TRY IT:
Restate verbatim the span of lines below between the line with "Q: Fraction of annotators marking 'standing'?" and the line with "scientific name: Psophia crepitans", including those two lines, and only that span.

RECORDS TO PROCESS:

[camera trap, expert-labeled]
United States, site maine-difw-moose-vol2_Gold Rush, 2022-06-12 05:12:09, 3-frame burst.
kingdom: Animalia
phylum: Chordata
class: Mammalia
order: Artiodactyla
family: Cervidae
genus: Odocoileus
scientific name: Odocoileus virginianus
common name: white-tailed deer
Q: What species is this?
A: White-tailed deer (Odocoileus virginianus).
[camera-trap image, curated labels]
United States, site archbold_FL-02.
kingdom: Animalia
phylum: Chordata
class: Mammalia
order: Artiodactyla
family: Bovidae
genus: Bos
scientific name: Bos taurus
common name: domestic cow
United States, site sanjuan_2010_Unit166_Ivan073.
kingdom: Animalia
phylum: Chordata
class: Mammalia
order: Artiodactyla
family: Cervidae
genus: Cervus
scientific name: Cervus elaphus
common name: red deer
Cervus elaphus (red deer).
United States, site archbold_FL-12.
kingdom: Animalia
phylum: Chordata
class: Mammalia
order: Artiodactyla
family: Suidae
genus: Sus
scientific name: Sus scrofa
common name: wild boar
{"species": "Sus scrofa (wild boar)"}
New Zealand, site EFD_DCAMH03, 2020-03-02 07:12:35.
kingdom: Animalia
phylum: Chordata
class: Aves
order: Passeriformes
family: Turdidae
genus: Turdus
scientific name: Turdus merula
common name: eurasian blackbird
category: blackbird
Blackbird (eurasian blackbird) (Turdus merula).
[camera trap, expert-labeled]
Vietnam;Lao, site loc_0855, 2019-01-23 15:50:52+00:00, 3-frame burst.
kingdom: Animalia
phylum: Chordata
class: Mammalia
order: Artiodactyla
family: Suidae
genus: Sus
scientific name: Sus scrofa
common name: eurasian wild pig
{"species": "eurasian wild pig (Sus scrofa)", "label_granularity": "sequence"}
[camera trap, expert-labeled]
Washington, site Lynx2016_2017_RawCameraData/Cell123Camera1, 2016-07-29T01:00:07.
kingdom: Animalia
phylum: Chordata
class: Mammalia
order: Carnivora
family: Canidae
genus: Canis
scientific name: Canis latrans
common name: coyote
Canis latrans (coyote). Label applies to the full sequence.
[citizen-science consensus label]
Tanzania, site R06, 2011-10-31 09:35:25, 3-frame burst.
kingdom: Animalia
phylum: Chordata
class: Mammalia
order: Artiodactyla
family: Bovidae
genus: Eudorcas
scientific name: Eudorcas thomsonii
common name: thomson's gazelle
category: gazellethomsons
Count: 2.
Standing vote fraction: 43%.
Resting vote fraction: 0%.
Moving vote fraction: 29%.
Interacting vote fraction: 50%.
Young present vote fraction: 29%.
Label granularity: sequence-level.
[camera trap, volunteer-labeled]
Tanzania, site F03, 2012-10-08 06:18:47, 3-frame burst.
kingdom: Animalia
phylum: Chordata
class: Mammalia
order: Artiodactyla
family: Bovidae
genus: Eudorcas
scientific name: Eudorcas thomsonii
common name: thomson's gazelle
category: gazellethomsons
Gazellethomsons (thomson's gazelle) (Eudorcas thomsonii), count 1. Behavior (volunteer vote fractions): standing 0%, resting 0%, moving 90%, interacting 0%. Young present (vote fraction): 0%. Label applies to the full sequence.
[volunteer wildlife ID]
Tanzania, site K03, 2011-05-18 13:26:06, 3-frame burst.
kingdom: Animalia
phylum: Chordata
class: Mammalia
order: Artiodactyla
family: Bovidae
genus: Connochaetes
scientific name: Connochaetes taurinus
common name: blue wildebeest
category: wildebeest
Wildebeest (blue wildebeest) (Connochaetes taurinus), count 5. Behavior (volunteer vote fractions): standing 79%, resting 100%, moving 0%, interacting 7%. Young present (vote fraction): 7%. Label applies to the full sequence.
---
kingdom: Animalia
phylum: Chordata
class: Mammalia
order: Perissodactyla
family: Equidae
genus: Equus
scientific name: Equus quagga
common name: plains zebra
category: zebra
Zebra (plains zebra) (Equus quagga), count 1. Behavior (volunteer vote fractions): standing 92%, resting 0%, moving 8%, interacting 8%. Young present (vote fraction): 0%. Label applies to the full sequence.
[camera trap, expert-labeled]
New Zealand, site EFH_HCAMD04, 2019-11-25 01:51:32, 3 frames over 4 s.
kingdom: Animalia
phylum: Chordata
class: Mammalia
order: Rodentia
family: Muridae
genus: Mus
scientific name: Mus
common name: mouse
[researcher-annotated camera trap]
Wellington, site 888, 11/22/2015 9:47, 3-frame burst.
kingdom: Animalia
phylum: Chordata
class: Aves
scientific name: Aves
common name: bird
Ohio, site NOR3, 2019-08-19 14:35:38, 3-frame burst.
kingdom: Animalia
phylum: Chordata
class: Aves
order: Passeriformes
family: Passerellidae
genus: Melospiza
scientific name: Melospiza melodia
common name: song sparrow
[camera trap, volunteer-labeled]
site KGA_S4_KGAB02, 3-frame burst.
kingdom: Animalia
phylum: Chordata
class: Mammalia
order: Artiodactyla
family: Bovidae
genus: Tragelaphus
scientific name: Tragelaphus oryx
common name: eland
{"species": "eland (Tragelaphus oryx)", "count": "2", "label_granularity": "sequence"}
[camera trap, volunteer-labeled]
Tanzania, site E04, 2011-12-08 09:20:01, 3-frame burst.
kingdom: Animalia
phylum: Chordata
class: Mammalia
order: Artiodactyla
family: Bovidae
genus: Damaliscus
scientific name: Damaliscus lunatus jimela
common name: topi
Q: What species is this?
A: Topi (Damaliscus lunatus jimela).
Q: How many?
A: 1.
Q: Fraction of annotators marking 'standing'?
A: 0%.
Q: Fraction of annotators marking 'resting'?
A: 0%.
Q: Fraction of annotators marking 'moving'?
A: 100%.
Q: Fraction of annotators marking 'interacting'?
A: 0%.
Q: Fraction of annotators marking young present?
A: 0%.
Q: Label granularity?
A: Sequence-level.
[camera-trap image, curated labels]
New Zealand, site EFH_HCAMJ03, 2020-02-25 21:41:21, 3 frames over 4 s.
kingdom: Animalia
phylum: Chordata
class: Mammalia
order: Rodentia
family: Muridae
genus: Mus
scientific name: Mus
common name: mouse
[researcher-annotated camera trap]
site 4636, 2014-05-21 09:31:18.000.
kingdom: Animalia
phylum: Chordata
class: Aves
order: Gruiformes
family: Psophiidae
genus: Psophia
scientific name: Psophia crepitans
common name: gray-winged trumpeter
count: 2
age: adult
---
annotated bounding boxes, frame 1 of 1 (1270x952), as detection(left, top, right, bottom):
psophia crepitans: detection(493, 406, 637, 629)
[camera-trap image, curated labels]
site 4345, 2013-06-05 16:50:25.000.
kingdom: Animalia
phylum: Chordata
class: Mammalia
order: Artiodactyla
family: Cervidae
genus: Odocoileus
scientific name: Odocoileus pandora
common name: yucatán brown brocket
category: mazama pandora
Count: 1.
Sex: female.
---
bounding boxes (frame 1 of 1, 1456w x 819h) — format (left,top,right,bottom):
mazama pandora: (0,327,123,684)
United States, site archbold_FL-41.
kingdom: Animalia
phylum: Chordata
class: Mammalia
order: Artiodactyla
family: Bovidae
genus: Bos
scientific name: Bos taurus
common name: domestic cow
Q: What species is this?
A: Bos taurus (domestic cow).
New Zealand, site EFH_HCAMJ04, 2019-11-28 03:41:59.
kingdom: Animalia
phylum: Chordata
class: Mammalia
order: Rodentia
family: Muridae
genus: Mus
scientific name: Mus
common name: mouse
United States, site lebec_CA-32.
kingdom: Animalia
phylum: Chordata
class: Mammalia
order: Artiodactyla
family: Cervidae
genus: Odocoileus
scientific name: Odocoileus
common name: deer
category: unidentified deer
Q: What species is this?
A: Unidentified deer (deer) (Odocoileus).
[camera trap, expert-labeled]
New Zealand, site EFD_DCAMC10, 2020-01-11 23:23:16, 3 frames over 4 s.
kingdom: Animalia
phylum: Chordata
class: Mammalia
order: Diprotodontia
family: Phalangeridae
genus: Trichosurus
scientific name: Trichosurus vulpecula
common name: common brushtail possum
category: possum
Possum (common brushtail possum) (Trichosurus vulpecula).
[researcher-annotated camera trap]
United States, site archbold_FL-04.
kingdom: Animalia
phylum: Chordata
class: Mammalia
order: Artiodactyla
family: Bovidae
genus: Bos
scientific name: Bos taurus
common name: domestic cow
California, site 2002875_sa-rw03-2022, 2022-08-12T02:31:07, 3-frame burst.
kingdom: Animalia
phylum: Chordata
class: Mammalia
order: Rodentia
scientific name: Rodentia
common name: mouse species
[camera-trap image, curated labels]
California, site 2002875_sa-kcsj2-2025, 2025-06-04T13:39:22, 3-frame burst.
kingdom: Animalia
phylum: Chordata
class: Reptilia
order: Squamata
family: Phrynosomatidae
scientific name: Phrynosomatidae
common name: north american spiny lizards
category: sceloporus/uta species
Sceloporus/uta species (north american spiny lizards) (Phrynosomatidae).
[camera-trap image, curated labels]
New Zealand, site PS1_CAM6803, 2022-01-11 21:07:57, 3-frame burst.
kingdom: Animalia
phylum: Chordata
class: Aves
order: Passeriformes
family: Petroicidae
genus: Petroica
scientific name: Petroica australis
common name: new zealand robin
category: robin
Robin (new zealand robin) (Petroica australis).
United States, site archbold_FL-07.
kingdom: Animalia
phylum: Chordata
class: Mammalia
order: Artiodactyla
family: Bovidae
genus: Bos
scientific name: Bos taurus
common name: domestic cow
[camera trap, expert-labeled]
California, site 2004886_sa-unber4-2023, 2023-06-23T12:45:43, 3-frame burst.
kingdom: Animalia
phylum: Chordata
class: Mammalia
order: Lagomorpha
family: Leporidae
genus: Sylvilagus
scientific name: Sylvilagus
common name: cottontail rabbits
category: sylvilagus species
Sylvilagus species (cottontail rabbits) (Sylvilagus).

ANSWER TO THIS PROBLEM:
Q: Fraction of annotators marking 'standing'?
A: 0%.
Q: Fraction of annotators marking 'resting'?
A: 0%.
Q: Fraction of annotators marking 'moving'?
A: 100%.
Q: Fraction of annotators marking 'interacting'?
A: 0%.
Q: Fraction of annotators marking young present?
A: 0%.
Q: Label granularity?
A: Sequence-level.
[camera-trap image, curated labels]
New Zealand, site EFH_HCAMJ03, 2020-02-25 21:41:21, 3 frames over 4 s.
kingdom: Animalia
phylum: Chordata
class: Mammalia
order: Rodentia
family: Muridae
genus: Mus
scientific name: Mus
common name: mouse
[researcher-annotated camera trap]
site 4636, 2014-05-21 09:31:18.000.
kingdom: Animalia
phylum: Chordata
class: Aves
order: Gruiformes
family: Psophiidae
genus: Psophia
scientific name: Psophia crepitans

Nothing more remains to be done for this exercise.